The arrival of the replica ship the Jeanie Johnston in the US this week will be an emotional time for those whose relatives sailed on the original vessel during Famine times. Anne Lucey reports

The emotion on the quayside in February as the Jeanie Johnston left Fenit, Co Kerry, for North America as she might have left 150 years ago was palpable.

Despite the biting Siberian wind and all the tribulations associated with the creation of the replica Famine ship, there is just something about the Jeanie Johnston.
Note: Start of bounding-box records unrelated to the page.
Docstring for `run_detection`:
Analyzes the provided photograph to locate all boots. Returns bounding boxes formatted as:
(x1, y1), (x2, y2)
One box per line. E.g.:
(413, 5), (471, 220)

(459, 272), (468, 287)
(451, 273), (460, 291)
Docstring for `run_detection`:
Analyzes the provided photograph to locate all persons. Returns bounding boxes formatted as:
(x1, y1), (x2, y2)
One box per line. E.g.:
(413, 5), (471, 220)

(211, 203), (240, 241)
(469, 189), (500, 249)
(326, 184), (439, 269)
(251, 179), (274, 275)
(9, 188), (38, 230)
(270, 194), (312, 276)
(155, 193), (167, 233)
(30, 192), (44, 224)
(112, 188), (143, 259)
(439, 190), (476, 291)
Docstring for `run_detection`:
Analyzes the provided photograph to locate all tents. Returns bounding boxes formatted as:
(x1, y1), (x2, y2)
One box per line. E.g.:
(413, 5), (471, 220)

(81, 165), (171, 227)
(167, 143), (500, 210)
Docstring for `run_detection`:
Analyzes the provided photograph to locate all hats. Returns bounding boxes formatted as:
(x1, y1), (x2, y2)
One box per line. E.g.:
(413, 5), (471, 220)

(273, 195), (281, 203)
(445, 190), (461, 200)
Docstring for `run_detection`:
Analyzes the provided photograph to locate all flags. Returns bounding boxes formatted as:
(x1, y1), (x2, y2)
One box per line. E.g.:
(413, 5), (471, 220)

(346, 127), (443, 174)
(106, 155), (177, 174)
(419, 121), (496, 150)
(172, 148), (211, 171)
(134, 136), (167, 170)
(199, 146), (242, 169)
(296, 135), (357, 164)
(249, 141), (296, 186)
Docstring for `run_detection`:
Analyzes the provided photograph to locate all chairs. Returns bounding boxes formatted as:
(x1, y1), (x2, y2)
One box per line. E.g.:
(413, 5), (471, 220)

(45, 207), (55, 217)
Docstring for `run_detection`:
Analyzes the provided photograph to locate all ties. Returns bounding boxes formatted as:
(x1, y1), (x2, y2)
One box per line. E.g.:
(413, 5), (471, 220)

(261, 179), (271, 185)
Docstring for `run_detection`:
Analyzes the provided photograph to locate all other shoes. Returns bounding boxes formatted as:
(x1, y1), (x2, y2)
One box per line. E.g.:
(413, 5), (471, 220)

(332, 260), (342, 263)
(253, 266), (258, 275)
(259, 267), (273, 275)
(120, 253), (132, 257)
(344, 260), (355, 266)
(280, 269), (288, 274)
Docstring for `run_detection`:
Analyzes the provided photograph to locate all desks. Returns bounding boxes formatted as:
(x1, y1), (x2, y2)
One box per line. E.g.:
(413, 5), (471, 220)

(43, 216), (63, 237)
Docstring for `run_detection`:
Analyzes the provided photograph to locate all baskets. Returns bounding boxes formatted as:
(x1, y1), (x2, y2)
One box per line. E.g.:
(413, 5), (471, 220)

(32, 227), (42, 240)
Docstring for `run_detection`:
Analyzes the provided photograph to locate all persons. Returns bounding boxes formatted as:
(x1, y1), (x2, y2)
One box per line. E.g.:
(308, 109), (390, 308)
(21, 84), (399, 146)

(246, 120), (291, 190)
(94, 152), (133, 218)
And her first few hours on the voyage were not without drama. "After several fruitless tries . . . there was some thought we might go into the shelter of Dingle Harbour. But the wind was now Force 11, and the captain couldn't see getting into a small harbour where he'd sacrifice manoeuvrability . . . The ship ploughed through the afternoon and night, under bare poles, straight into the teeth of a Force 9 gale . . . "
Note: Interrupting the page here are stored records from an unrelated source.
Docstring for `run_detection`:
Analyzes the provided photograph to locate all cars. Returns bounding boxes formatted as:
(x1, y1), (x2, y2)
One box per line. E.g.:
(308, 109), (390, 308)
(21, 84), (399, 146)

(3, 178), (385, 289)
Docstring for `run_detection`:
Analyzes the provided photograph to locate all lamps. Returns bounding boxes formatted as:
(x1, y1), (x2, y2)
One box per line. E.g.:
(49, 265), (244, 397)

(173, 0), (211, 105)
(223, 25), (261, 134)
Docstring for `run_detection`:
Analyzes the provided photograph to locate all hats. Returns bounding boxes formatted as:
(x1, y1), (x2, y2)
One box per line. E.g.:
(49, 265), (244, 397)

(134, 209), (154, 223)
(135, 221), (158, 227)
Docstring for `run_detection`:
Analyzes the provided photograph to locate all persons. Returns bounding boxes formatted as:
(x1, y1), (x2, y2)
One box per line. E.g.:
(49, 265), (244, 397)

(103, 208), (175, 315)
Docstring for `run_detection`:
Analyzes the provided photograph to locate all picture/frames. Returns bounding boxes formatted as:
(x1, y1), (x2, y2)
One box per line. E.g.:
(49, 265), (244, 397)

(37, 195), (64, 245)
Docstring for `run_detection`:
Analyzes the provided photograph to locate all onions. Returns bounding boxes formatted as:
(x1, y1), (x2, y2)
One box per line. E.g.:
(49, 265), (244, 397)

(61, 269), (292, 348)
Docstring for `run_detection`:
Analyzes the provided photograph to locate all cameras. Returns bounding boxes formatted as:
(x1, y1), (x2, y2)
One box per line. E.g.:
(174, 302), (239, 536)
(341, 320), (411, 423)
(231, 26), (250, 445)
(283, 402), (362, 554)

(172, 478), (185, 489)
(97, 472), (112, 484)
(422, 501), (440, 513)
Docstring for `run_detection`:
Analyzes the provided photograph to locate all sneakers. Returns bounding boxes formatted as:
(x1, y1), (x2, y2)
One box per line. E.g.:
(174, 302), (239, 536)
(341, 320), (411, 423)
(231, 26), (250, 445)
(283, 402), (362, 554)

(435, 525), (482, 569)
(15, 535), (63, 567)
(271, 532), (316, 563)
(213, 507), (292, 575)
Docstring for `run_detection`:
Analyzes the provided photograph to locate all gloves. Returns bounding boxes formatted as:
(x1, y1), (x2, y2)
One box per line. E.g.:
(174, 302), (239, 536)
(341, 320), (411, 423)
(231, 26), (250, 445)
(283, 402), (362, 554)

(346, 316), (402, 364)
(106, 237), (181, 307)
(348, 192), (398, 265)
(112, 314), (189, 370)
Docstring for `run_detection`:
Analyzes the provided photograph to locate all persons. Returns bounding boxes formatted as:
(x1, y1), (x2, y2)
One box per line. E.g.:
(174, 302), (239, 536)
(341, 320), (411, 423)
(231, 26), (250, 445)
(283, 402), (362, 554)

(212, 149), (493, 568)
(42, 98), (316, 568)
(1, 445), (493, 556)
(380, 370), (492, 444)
The description is from the journal of passenger Tom Kindre. He is on board the Jeanie Johnston, and his account may be read on the Internet. He is an auxiliary with the US Coast Guard.

With slight editing, the journal might well be that of one of the 200 passengers and 17 crew on the ship in the 1840s.

When it comes to the Jeanie Johnston, there is plenty of opportunity for disorientation between the then and the now. Prof John Kudlik, a lecturer in medieval history in Pittsburgh, calls it "divine synchronicity".

In 1849, during the darkest era of the Famine ships, Prof Kudlik's great-grandfather, Daniel Dowd, left Castlemaine, Co Kerry, on board the first Jeanie Johnston, bound for Baltimore in the US. Daniel brought with him his second wife, Margaret, and their infant daughter. Four sons from his first marriage followed shortly, probably also on board the same vessel during her twice-yearly runs to Canada and the United States. Among them was John, the eldest, and Prof Kudlik's direct ancestor.

The Jeanie Johnston never lost a passenger during her 16 voyages, mostly to Quebec. There were sound economic reasons for this, explains Ms Helen O'Carroll, curator of Kerry County Museum and a researcher on the project.

Most of the ship's passengers were drawn from a small area in the vicinity of Tralee. Passengers who got to the other side would print a letter to the captain thanking him in local newspapers, a form of advertising which would be reprinted in the Kerry newspapers of the time, she said.

Family lore alerted John Kudlik to the Jeanie Johnston. The name of the ship on which his Irish ancestor travelled to the US was preserved in the family. As a teenager with a growing interest in his roots, he searched the records office in Washington.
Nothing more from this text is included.